- _Your goal_
Below are some records; repeat them all exactly, minus the pictures.

- _Provided records_

..............................

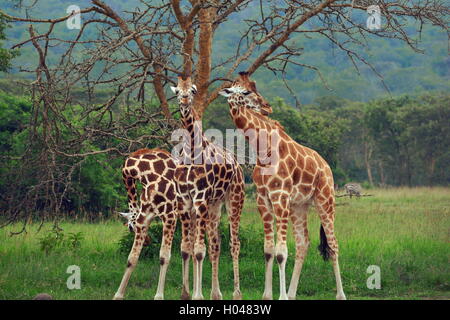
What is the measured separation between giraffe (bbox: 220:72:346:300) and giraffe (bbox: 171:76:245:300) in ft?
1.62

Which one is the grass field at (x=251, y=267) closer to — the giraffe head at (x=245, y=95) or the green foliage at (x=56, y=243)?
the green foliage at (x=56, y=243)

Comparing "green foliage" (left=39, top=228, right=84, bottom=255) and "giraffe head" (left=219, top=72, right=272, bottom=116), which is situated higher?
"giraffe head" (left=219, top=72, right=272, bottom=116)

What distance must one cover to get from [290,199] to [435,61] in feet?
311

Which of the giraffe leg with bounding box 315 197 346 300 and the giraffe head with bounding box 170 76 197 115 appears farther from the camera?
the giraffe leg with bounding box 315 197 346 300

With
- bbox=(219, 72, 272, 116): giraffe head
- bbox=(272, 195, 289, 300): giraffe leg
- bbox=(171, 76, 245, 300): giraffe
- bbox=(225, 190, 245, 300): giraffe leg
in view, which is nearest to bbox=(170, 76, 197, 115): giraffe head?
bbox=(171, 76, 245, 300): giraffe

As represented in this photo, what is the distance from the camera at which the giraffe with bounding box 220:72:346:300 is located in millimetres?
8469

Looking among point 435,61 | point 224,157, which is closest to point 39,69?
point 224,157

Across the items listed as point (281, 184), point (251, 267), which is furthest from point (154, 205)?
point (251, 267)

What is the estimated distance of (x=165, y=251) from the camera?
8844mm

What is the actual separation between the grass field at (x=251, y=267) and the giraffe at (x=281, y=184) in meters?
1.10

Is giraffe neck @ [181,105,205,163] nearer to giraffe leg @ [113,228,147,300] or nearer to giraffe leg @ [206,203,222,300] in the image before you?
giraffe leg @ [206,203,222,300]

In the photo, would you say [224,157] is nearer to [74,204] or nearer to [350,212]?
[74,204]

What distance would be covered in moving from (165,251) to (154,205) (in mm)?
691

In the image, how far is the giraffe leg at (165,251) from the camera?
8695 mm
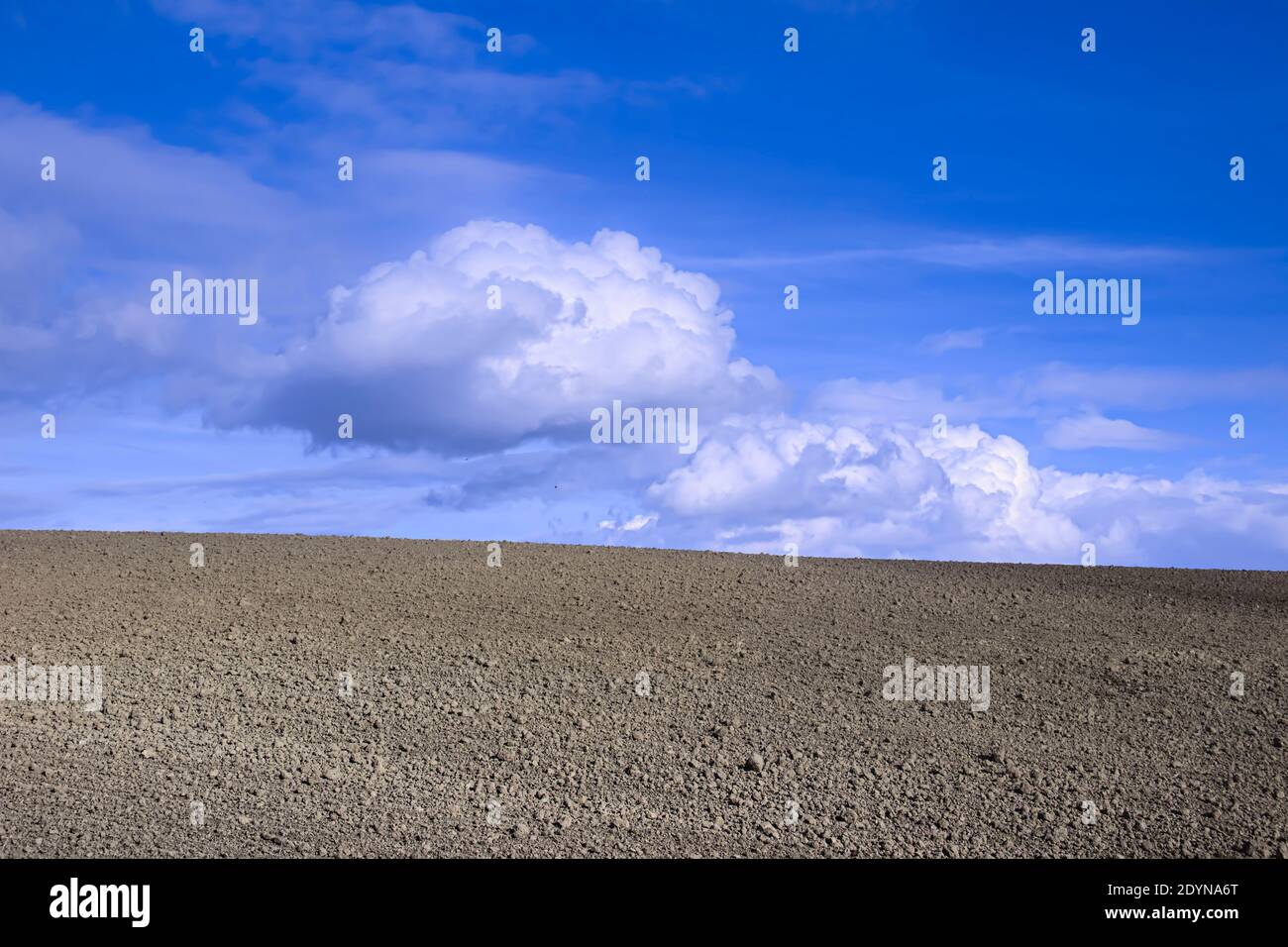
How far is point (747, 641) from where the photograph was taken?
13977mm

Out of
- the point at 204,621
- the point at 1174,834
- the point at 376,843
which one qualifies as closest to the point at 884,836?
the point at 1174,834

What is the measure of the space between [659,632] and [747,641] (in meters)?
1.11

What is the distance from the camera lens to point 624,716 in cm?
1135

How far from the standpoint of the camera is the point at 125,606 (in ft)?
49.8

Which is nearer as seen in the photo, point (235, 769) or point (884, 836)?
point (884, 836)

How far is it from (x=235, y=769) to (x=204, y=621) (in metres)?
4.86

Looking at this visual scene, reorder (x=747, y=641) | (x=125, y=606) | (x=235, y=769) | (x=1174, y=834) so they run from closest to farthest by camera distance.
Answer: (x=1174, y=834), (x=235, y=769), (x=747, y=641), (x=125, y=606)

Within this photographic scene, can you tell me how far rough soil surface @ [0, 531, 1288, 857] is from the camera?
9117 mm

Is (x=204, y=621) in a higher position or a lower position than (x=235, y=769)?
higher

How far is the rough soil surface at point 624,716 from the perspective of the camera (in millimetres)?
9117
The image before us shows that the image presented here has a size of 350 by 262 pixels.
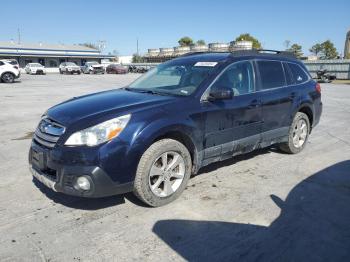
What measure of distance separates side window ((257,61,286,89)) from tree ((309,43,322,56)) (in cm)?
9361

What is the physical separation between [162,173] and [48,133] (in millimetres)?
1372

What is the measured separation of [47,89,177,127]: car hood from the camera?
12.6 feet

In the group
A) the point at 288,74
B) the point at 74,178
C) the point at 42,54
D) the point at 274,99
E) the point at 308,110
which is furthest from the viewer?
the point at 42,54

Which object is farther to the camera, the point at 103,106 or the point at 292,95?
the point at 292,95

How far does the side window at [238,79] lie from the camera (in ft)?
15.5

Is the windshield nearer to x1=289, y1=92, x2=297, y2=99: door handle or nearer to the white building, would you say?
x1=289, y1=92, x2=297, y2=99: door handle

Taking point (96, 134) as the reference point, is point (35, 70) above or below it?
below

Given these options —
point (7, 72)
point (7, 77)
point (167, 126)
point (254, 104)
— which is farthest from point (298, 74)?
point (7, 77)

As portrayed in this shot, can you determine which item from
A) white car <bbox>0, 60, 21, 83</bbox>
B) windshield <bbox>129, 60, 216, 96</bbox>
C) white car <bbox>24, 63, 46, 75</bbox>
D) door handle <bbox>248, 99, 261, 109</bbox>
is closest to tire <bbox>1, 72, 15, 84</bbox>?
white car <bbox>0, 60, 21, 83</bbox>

..............................

- _Complete answer_
What is the measured separation between giraffe (bbox: 220:72:346:300) and giraffe (bbox: 171:76:245:300) in ft?
1.62

Which one is the grass field at (x=251, y=267) closer to — the giraffe head at (x=245, y=95) or the green foliage at (x=56, y=243)?
the green foliage at (x=56, y=243)

Comparing "green foliage" (left=39, top=228, right=84, bottom=255) and "giraffe head" (left=219, top=72, right=272, bottom=116), which is situated higher?
"giraffe head" (left=219, top=72, right=272, bottom=116)

What distance must one cover to get from [290,199] to [435,61] in feet?
311

Which of the giraffe leg with bounding box 315 197 346 300 and the giraffe head with bounding box 170 76 197 115 appears farther from the camera?
the giraffe leg with bounding box 315 197 346 300

With
- bbox=(219, 72, 272, 116): giraffe head
- bbox=(272, 195, 289, 300): giraffe leg
- bbox=(171, 76, 245, 300): giraffe
- bbox=(225, 190, 245, 300): giraffe leg
in view, which is nearest to bbox=(170, 76, 197, 115): giraffe head?
bbox=(171, 76, 245, 300): giraffe

As represented in this photo, what is the distance from the camera at which the giraffe with bounding box 220:72:346:300 is located in millimetres?
8469

Looking among point 435,61 | point 224,157, which is closest to point 39,69?
point 224,157

Across the items listed as point (281, 184), point (251, 267), which is furthest from point (154, 205)?
point (251, 267)

What is the estimated distance of (x=165, y=251) from the camera?
8844mm

What is the actual separation between the grass field at (x=251, y=267) and the giraffe at (x=281, y=184) in meters?
1.10

Is giraffe neck @ [181,105,205,163] nearer to giraffe leg @ [113,228,147,300] or nearer to giraffe leg @ [206,203,222,300] in the image before you?
giraffe leg @ [206,203,222,300]

In the photo, would you say [224,157] is nearer to [74,204] or nearer to [350,212]?
[74,204]

What distance would be covered in moving from (165,251) to (154,205) (in mm)?
691

In the image, how far is the giraffe leg at (165,251) from the camera?
8695 mm
How far is point (747, 641) from where the photograph was taken?
13977mm

Out of
- the point at 204,621
- the point at 1174,834
- the point at 376,843
which one qualifies as closest to the point at 884,836?
the point at 1174,834

What is the measure of the space between [659,632] and [747,641] (in meters)?
1.11

What is the distance from the camera lens to point 624,716 in cm?
1135

How far from the standpoint of the camera is the point at 125,606 (in ft)?
49.8

Which is nearer as seen in the photo, point (235, 769) or point (884, 836)?
point (884, 836)

How far is it from (x=235, y=769) to (x=204, y=621) (in metres)?
4.86

Looking at this visual scene, reorder (x=747, y=641) | (x=125, y=606) | (x=235, y=769) | (x=1174, y=834) so they run from closest to farthest by camera distance.
Answer: (x=1174, y=834), (x=235, y=769), (x=747, y=641), (x=125, y=606)

Within this photographic scene, can you tell me how far rough soil surface @ [0, 531, 1288, 857] is from the camera?
9117 mm

Is (x=204, y=621) in a higher position or a lower position than (x=235, y=769)?
higher

How far is the rough soil surface at point 624,716 from the perspective of the camera (in millimetres)?
9117
The image before us shows that the image presented here has a size of 350 by 262 pixels.
What measure of distance separates side window ((257,61,286,89)) from tree ((309,43,322,56)) (in cm)?
9361

What is the physical separation between [162,173] and [48,133] (in millimetres)?
1372

What is the measured separation of [47,89,177,127]: car hood from the camera?
12.6 feet

In the group
A) the point at 288,74
B) the point at 74,178
C) the point at 42,54
D) the point at 274,99
E) the point at 308,110
which is furthest from the viewer?
the point at 42,54

Which object is farther to the camera, the point at 103,106 or the point at 292,95?
the point at 292,95

How far does the side window at [238,79] lie from the camera (in ft)?
15.5

Is the windshield nearer to x1=289, y1=92, x2=297, y2=99: door handle or nearer to the white building, would you say?
x1=289, y1=92, x2=297, y2=99: door handle

Taking point (96, 134) as the reference point, is point (35, 70) above or below it?
below

Given these options —
point (7, 72)
point (7, 77)
point (167, 126)
point (254, 104)
— which is farthest from point (298, 74)?
point (7, 77)

As portrayed in this shot, can you determine which item from
A) white car <bbox>0, 60, 21, 83</bbox>
B) windshield <bbox>129, 60, 216, 96</bbox>
C) white car <bbox>24, 63, 46, 75</bbox>
D) door handle <bbox>248, 99, 261, 109</bbox>
is closest to tire <bbox>1, 72, 15, 84</bbox>?
white car <bbox>0, 60, 21, 83</bbox>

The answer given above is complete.